Wydawało mi się, że temat odcięcia prawa do dywidendy jest już zamknięty. Zasada jest prosta, kurs akcji po przyznaniu prawa do dywidendy zostaje skorygowany o jej wartość. Jest to szczegółowo opisane
tutaj, a w skrócie
tutaj.
Zasada prosta i oczywista, ale z tego co widzę nadal budzi kontrowersje. Temat ten regularnie pojawia się w dyskusjach w okresie letnim kiedy większość polskich spółek przydziela dywidendę. Nie będę wnikał w zasadność tej reguły natomiast jestem zdania, że jeśli inwestujemy długoterminowo to odcięcię dywidendy nie ma znaczenia.
Przyjrzyjmy się bliżej zarzutom jakie się stawia temu rozwiązaniu. Brzmi on najczęście tak: skoro dzień po przyznaniu prawa do dywidendy kurs akcji spada zatem już tego dnia ponoszę stratę. Dywidenda tej straty nie rekompensuje ponieważ jest ona obciążona podatkiem 19%. W tym momencie wiele osób wnioskuje, że z powodu odcięcia nie warto inwestować w spółki dywidendowe.
Jeśli myślisz w ten sposób to najprawdopodobniej mylisz inwestowanie z tradingiem lub spekulacją. Pozwól, że zgadnę co chciałeś zrobić. Twój plan polegał na tym, aby kupić w dniu przyznania dywidendy, sprzedać następnego dnia (najlepiej po tej samej cenie) i jeszcze otrzymać dywidendę. Jeśli tak to rzeczywiście masz sporą szansę na zanotowanie straty. Trzeba też przynać, że ten plan jest dość naiwny. Załóżmy, że GPW automatycznie nie odcina dywidendy. Dlaczego zakładasz, że nastepnego dnia uczestnicy rynku odkupią od Ciebie akcje po tej samej cenie? Przecież następnego dnia akcje nie posiadają już prawa do dywidendy, zatem co w tym dziwnego jeśli wycenią je niżej? Nie rozumiem też dlaczego automatycznie odcięcie dywidendy przez GPW to taki problem. GPW jedynie zmienia kurs odniesienia, a nie kontroluje zleceń. Jeśli ta reguła nie ma sensu to dlaczego kurs rzadko wraca następnego dnia do wartości z dnia poprzedniego? Może dlatego, że rynek inaczej wycenia akcje sprzed i po dniu dywidendy?

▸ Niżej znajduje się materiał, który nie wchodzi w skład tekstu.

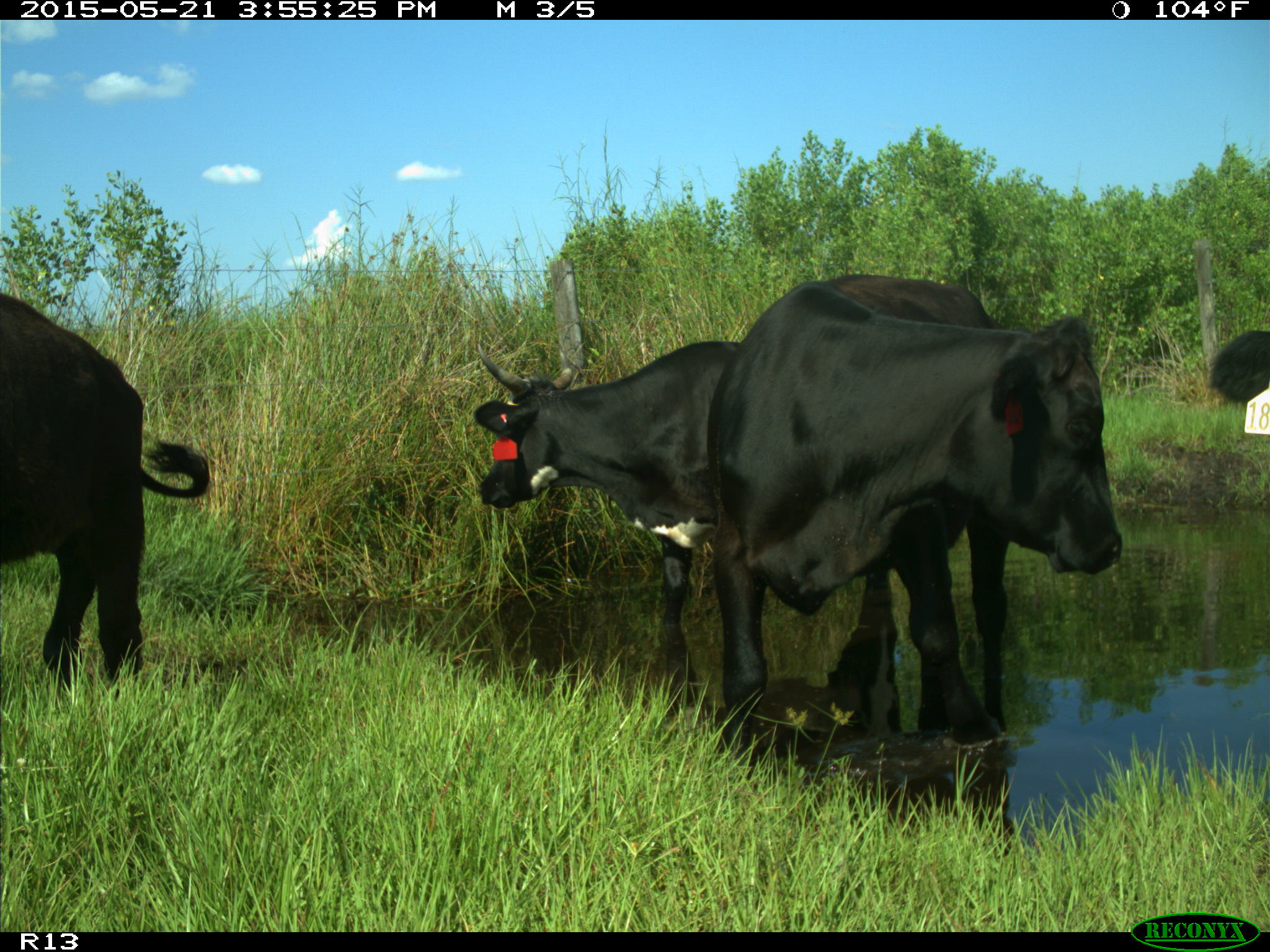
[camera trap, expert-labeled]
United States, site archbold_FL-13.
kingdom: Animalia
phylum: Chordata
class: Mammalia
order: Artiodactyla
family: Bovidae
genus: Bos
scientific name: Bos taurus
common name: domestic cow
Bos taurus (domestic cow).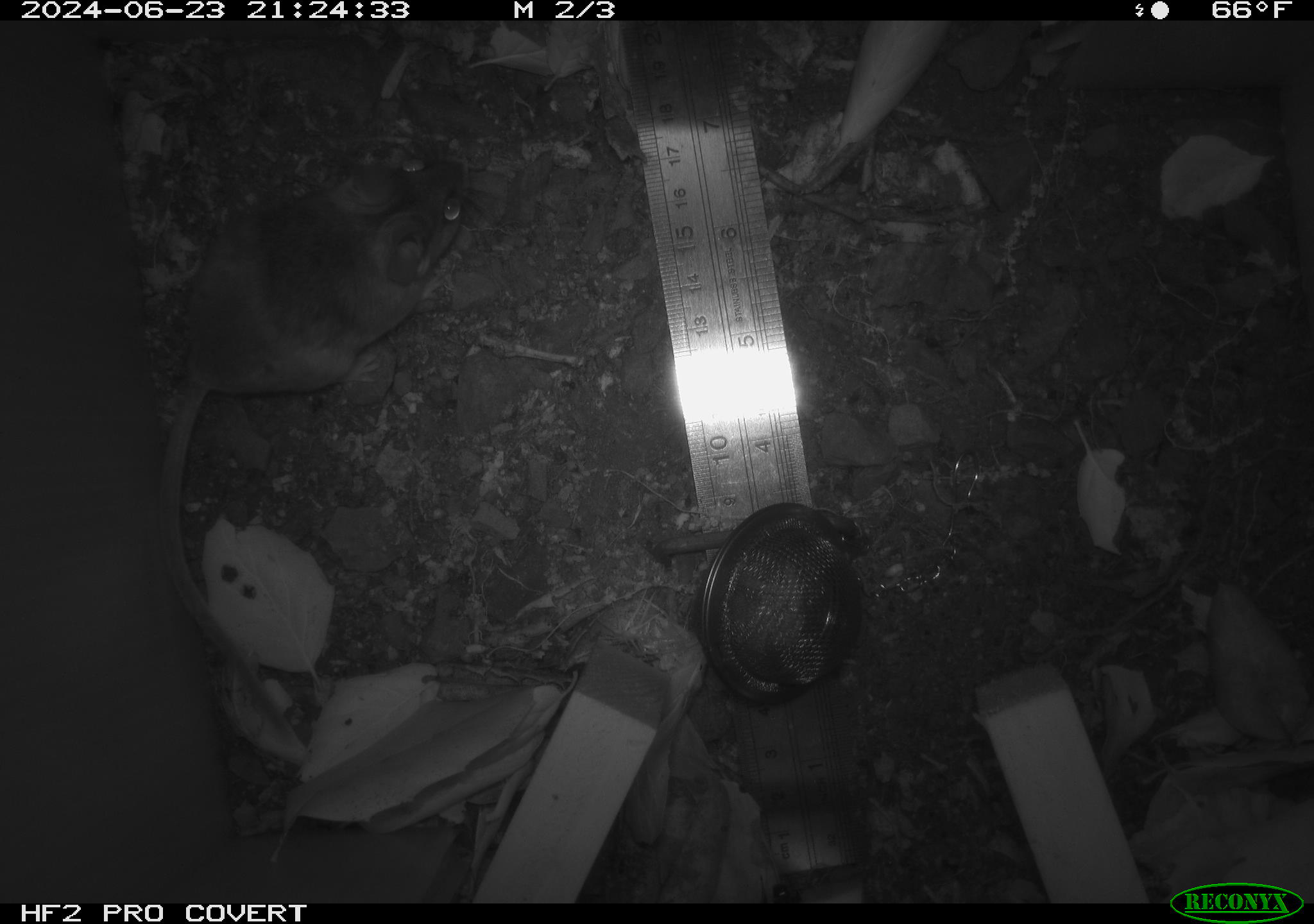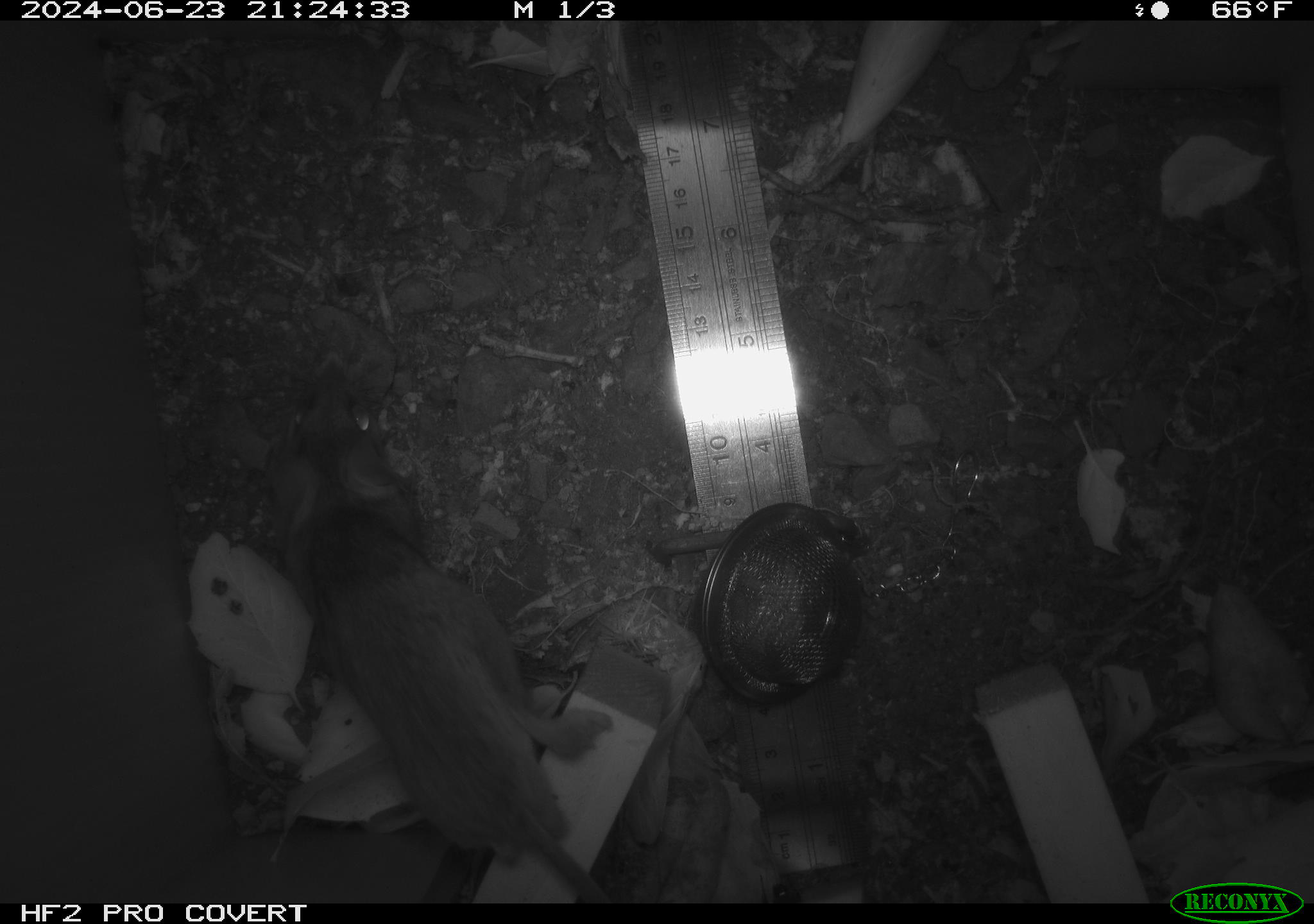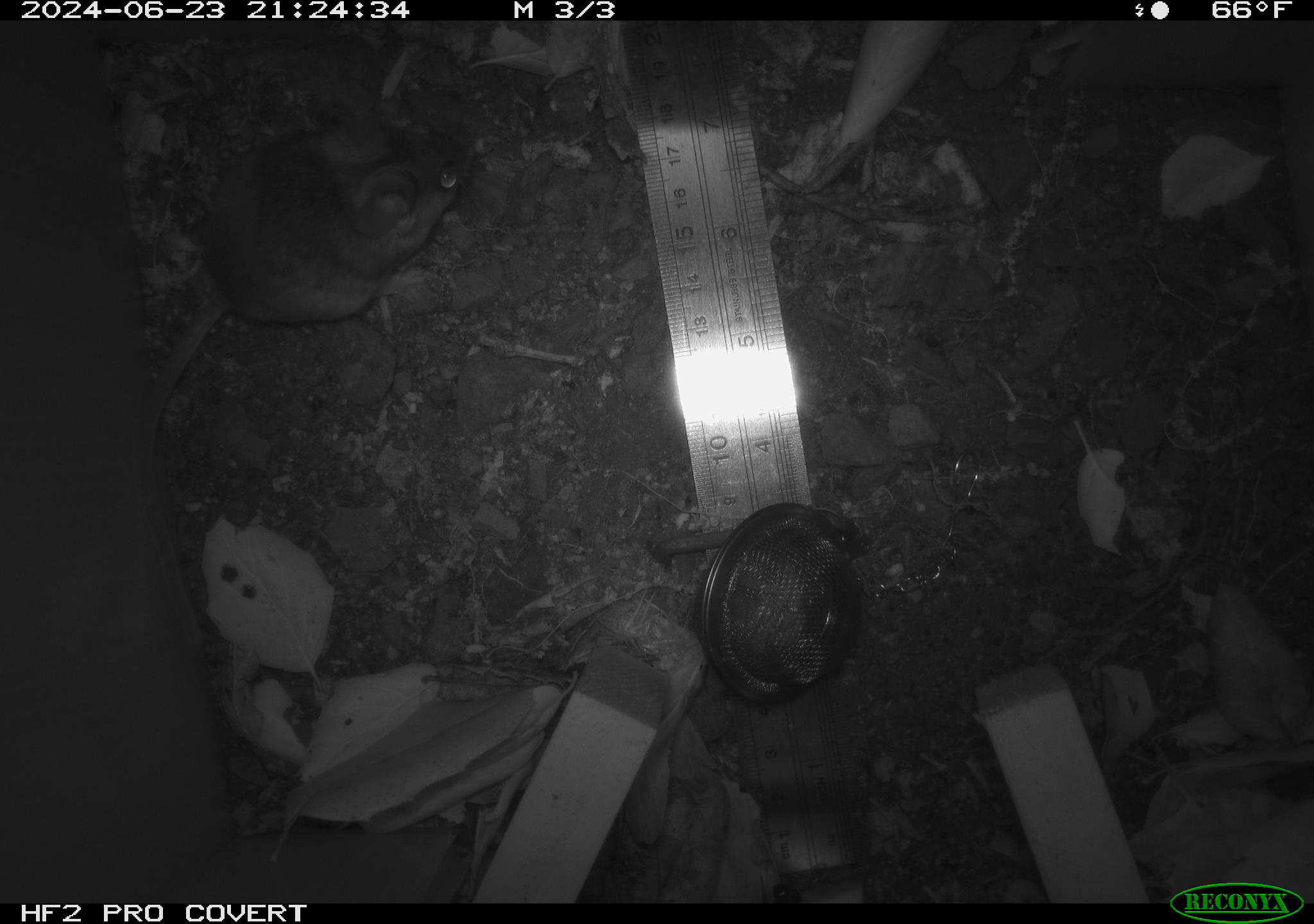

Odcięcie dywidendy nie ma żadnego znaczenia jeśli skupimy się na dłuższym horyzoncie czasowym. Długoterminowo najistotniejszy jest sam biznes, to czy spółka generuje zyski, w jakiej kondycji finansowej się znajduje, jakie ma perspektywy rozwoju itd. Jednorazowa korekta kursu przez GPW nie wpłynie w żadnej sposób na to w jaki sposób spółka działa, nie wpłynie na jej rzeczywistą wartość. Właśnie dlatego kursy solidnych spółek z dobrymi biznesami z czasem wracają do poziomów sprzed ustalenia prawa do dywidendy. Oczywiście pod warunkiem, że sytuacja spółki w między czasie nie pogorszy się.